The meticulous 400-page final report, released 18 September, documents almost a decade of crimes against humanity in harrowing detail, amounting “to the gravest crimes under international law”.
Press attention has focused on the elements of the report condemning genocide against Rohingya Muslims in Rakhine state. But the report also highlights “similar patterns of conduct by security forces” in Kachin and Shan states in Myanmar.
The commission identified a “culture of impunity” in the military forces and named six top-ranking officials, including Myanmar’s army chief, Min Aung Hlaing, who should face immediate sanctions and international trial for war crimes.
Civilian leaders were also criticised for their complicity, the report stating that, “Ignorance on the part of the Myanmar civilian authorities was effectively impossible.”
During the 15-month investigation, UN investigators were repeatedly denied visas to Myanmar. Documentary evidence was compiled from satellite imagery and over 800 interviews which revealed a pattern of systematic targeting of civilians with acts of sexual violence, torture, and forced labour.
A Kachin Christian woman recounted, “I was beaten with belts and knives. Both my parents were killed. They were tied up and burned. Their house was set on fire by five soldiers. They took me outside the house to rape me. I was taken by one man with three stars on his badge to the back of the house. He beat me with the butt of his gun and a belt. They wanted money and were not happy because my family was Christian.”
The investigation also found evidence that Kachin Christian women are routinely targeted for forced marriage to army officers and pressured into converting to Buddhism.

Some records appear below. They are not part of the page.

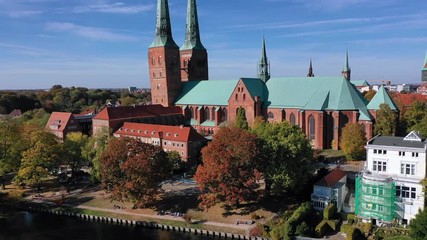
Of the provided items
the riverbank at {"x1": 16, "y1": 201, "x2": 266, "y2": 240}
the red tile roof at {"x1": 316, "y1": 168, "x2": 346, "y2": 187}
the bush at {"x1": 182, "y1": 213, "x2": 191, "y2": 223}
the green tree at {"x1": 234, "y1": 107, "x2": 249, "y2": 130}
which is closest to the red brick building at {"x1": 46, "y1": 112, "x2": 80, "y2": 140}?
the riverbank at {"x1": 16, "y1": 201, "x2": 266, "y2": 240}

One Kachin detainee described being humiliated for his faith in 2012, “Because I am Christian, they made me imitate Jesus on a cross like the crucifixion. We were treated like animals because they look down on Kachins.”
As many as 10,000 civilians from the mainly-Christian Kachin ethnic minority were displaced in an offensive by the army earlier this year. Barnabas Fund is helping to meet the immediate and longer-term needs of displaced Kachin Christians, supplying food, clothing and shelter and enabling children to continue their school studies.